A progress update on LinkLonk - a trust based news aggregator
Hey everyone, I launched my little project LinkLonk here on Tildes back in December and wanted to tell you how it has been going and get your feedback/suggestions. New changes since the launch:...
Hey everyone,
I launched my little project LinkLonk here on Tildes back in December and wanted to tell you how it has been going and get your feedback/suggestions.
New changes since the launch:
- The temporary accounts now automatically get deleted after 30 days of inactivity. I didn't have the deletion logic at the time of the launch, but had it implemented about 30 days after launch. Automatic account deletion is quite destructive - removes the account from the database (thank goodness for foreign keys and cascade deletes) and from Firebase Authentication. I'm happy that there were nobugs when I ran it the first time.
- In addition to submitting external links you can now create text posts. The posts are Markdown-formatted (similar to Tildes). One novel thing is that you can post "anonymously". The database has a record of who the author is so the author can delete/edit their post, it's just the name is not show next to the post.
- Comments - each item has a comment section. The comments are ranked based on how much you trust the people who upvoted each comment (as opposed to being pure popularity). This is the same ranking system that is used to rank the "For you" page, but now applied to comments.
- Unlike Tildes, the comments have a downvote button. The downvote does not bury the comment for everyone else. Instead, it makes your trust in upvotes of people who upvoted that comment go lower. So the downvote button effects what you see, not what others see. It is much harder to abuse that button that way. For that reason I feel much more comfortable putting it there. However, there is a second order effect. If you downvote a comment that someone else already downvoted - then you will trust the downvotes of that person. When they downvote some other comment - then it will rank lower for you. In a sense they earn your trust to moderate content for you by identifying comments you don't want to see.
In terms of users, there have been 260 user records created (some from my shameless plug comments on HackerNews). Of those, ~45 rated something - excluding those that were temporary accounts and were deleted. And I think we have 2 regularly active users (excluding myself).

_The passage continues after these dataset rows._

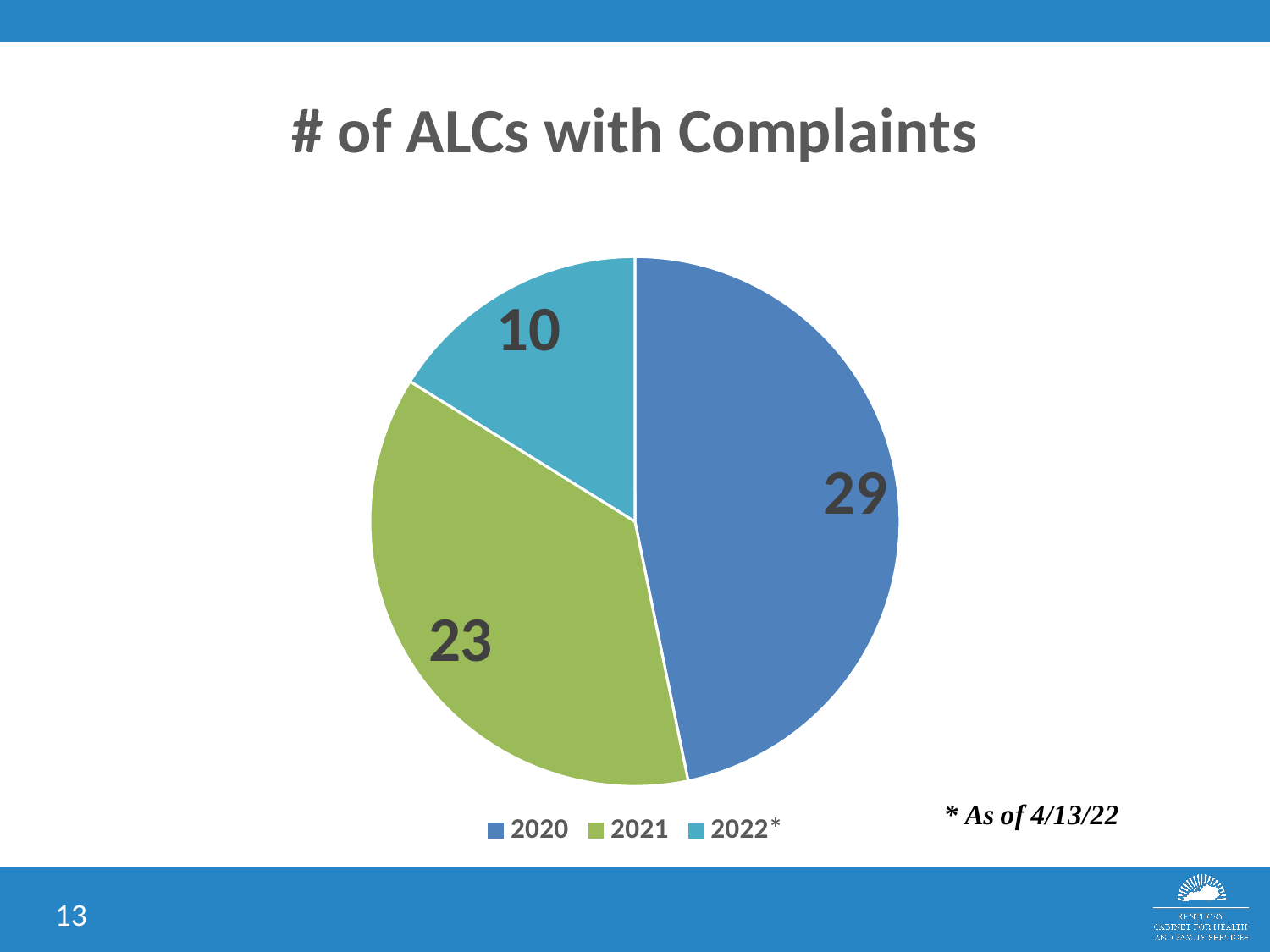
What is the title of the chart? # of ALCs with Complaints What is the value for 2022* in the pie chart? 10 Which year has the smallest slice in the pie chart? 2022* What is the value for 2021 in the pie chart? 23 What is the value for 2020 in the pie chart? 29 How many slices does the pie chart have? 3 What kind of chart is shown on the slide? Pie chart What is the difference between the values for 2020 and 2021? 6 How many entries does the legend list? 3 What is the difference between the values for 2021 and 2022*? 13 Which is larger, the value for 2021 or the value for 2022*? 2021 Which year has the largest slice in the pie chart? 2020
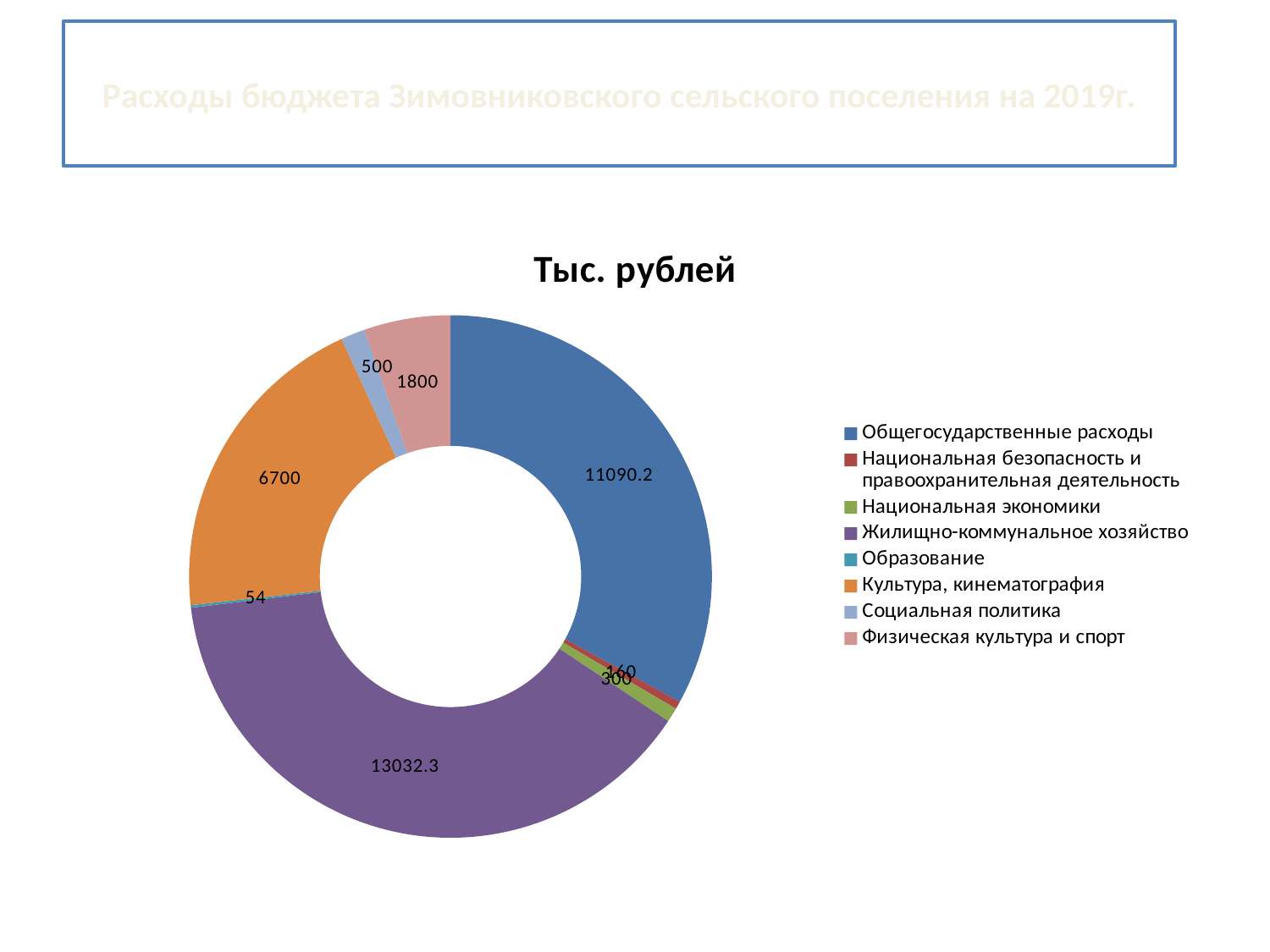
Which category has the smallest value? Образование What is the title of the chart? Тыс. рублей What is the difference between the values for Жилищно-коммунальное хозяйство and Общегосударственные расходы? 1942.1 How many categories does the legend list? 8 What is the value for Образование? 54 What is the value for Общегосударственные расходы? 11090.2 What is the value for Жилищно-коммунальное хозяйство? 13032.3 What is the value for Культура, кинематография? 6700 Which is larger: Культура, кинематография or Физическая культура и спорт? Культура, кинематография What is the value for Физическая культура и спорт? 1800 Which category has the largest value? Жилищно-коммунальное хозяйство What is the value for Социальная политика? 500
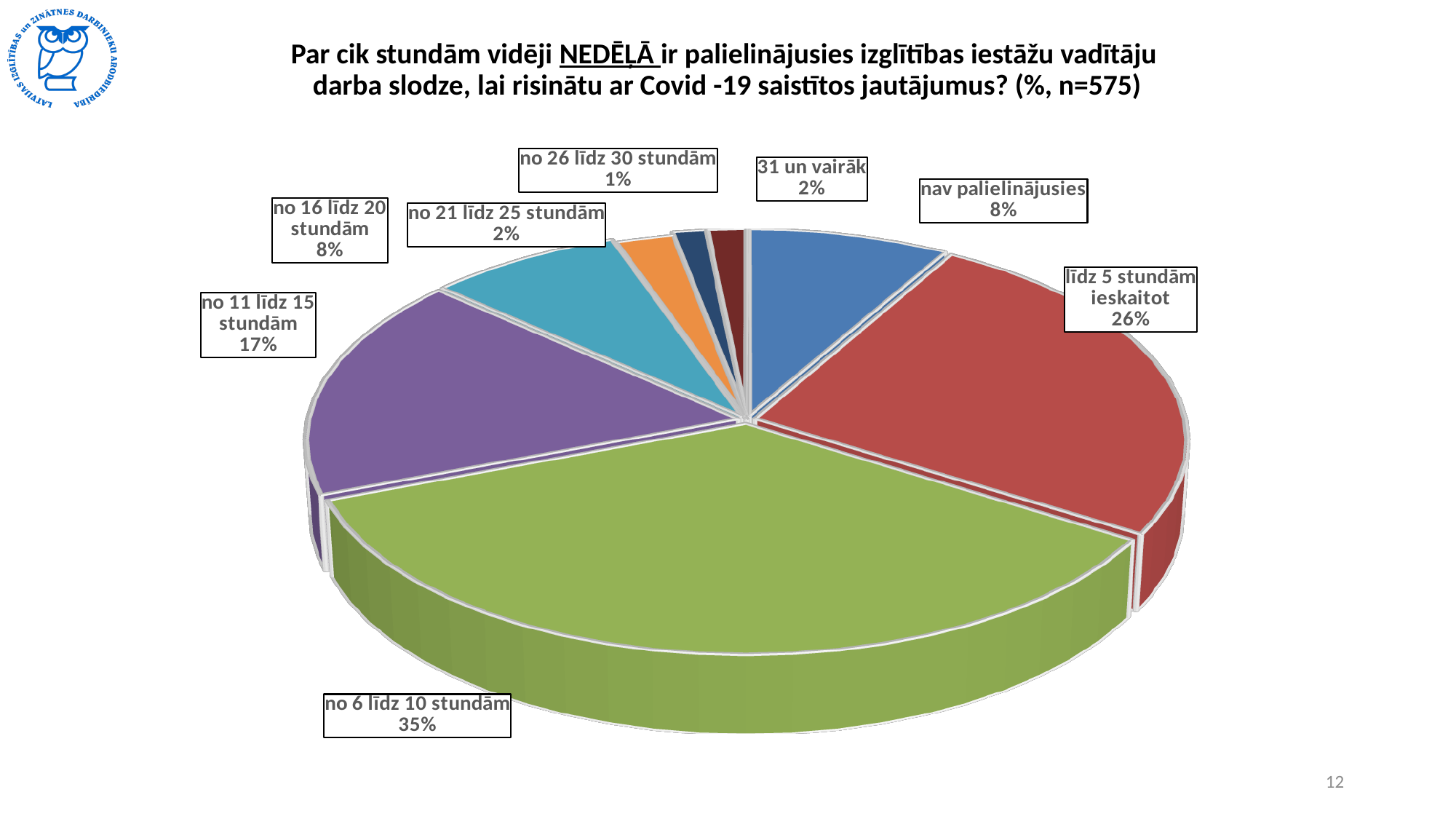
What share of respondents answered "no 11 līdz 15 stundām"? 17% What kind of chart is shown on the slide? pie chart Which category has the smallest share of the pie? no 26 līdz 30 stundām What sample size (n) is stated in the chart title? n=575 What share of respondents answered "no 6 līdz 10 stundām"? 35% What share of respondents answered "nav palielinājusies"? 8% What share of respondents answered "līdz 5 stundām ieskaitot"? 26% Which is larger: the share for "no 11 līdz 15 stundām" or for "no 16 līdz 20 stundām"? no 11 līdz 15 stundām What is the difference in percentage points between "no 6 līdz 10 stundām" and "līdz 5 stundām ieskaitot"? 9 How many categories (slices) does the pie chart have? 8 What share of respondents answered "31 un vairāk"? 2% Which category has the largest share of the pie? no 6 līdz 10 stundām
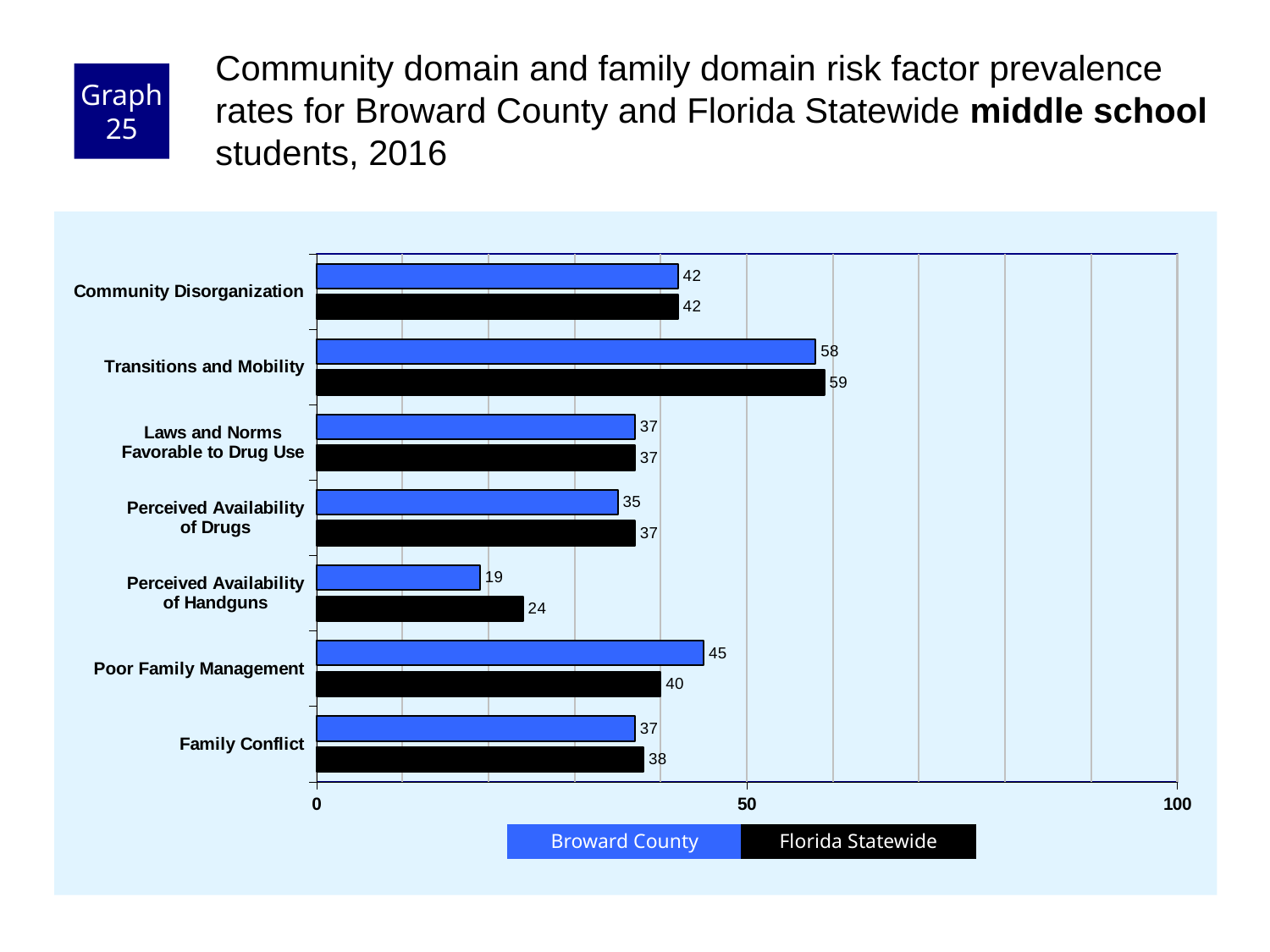
Which category has the lowest Florida Statewide value? Perceived Availability of Handguns Which colour represents Florida Statewide in the legend? black How many series does the legend list? 2 What kind of chart is shown on the slide? bar chart What is the Florida Statewide value for Perceived Availability of Handguns? 24 How many risk factor categories are shown on the chart? 7 What is the Broward County value for Transitions and Mobility? 58 Which category has the highest Broward County value? Transitions and Mobility For Poor Family Management, which is larger: the Broward County value or the Florida Statewide value? Broward County What is the difference between the Florida Statewide and Broward County values for Perceived Availability of Handguns? 5 Is the Florida Statewide value for Transitions and Mobility greater or less than 50? greater What is the Broward County value for Poor Family Management? 45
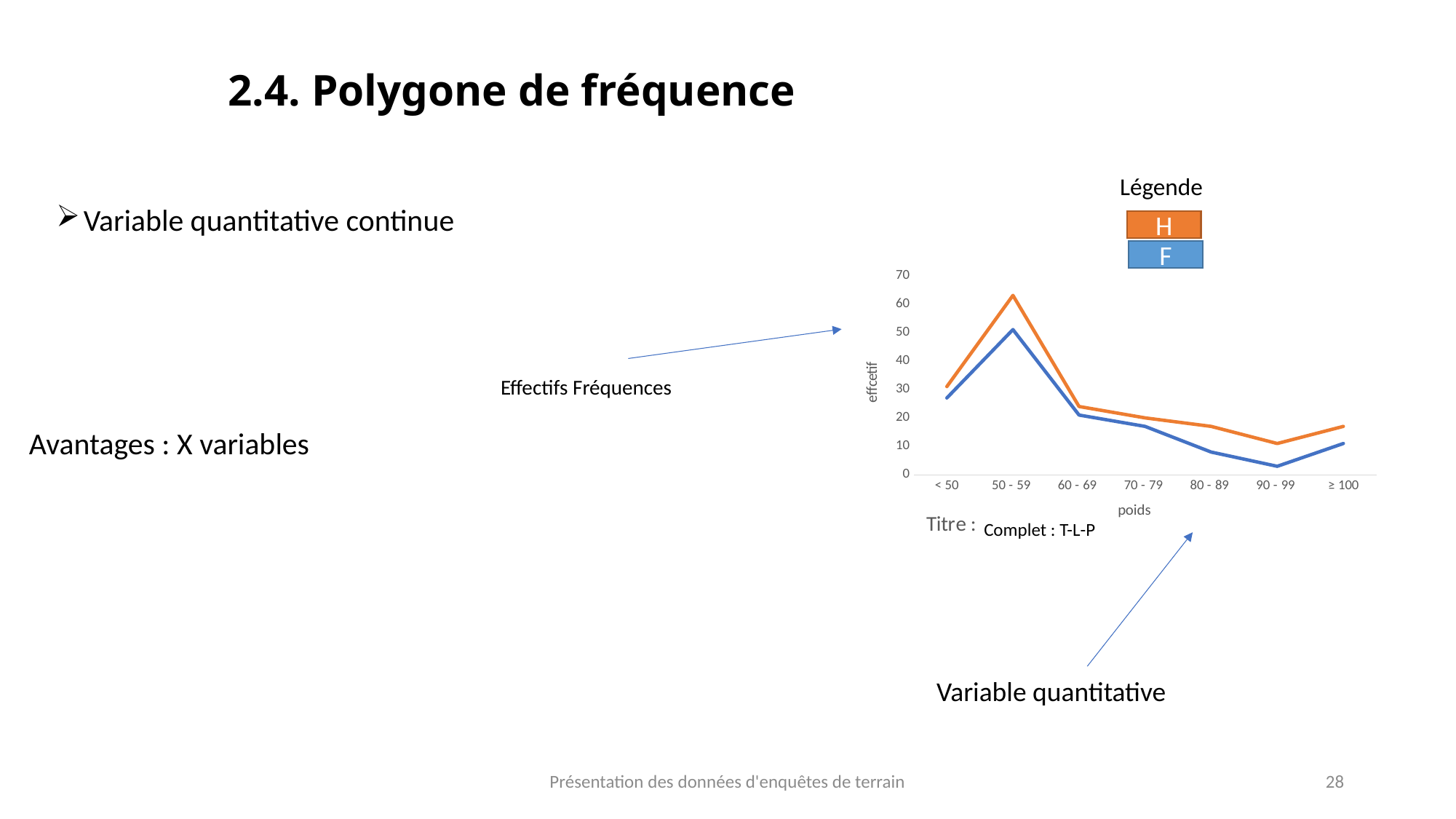
What kind of chart is shown on the slide? line chart Does the H series rise or fall from 50 - 59 to 90 - 99? fall At the 50 - 59 category, which series has the larger value, H or F? H For which weight category is the H series lowest? 90 - 99 How many categories are shown on the x axis of the chart? 7 For which weight category is the F series highest? 50 - 59 How many series does the legend list? 2 For which weight category is the H series highest? 50 - 59 What is the label of the x axis of the chart? poids For which weight category is the F series lowest? 90 - 99 Is the value of the H series for 50 - 59 greater or less than 50? greater Is the value of the F series for 90 - 99 greater or less than 10? less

In my mind I had 10 as the number of active users that I was hoping to get by the end of 2021. At this rate we may reach it.
I was pleasantly surprised that there have been no misbehaving users. I didn't need to remove any content even once. This lead me to constantly postpone the implementation of a content reporting system. I hope it stays this way for a long time.
The whole idea of a trust based recommendation system is based on having someone to trust. Right now it is the RSS feeds that are generating most of the content recommendations for the active users. But ideally it would be mostly users recommending content to users. I have two priorities for the near future:
- Make the "single-player" experience better so the active users find value already. As an example, I added full-text search through items you liked
- Find more users to improve the "multi-player" experience. One option is to submit a "Show HN:" post on HackerNews. But you can only do it once and I'm not sure I'm ready to use that shot yet.
What do you think I should do next on these two fronts?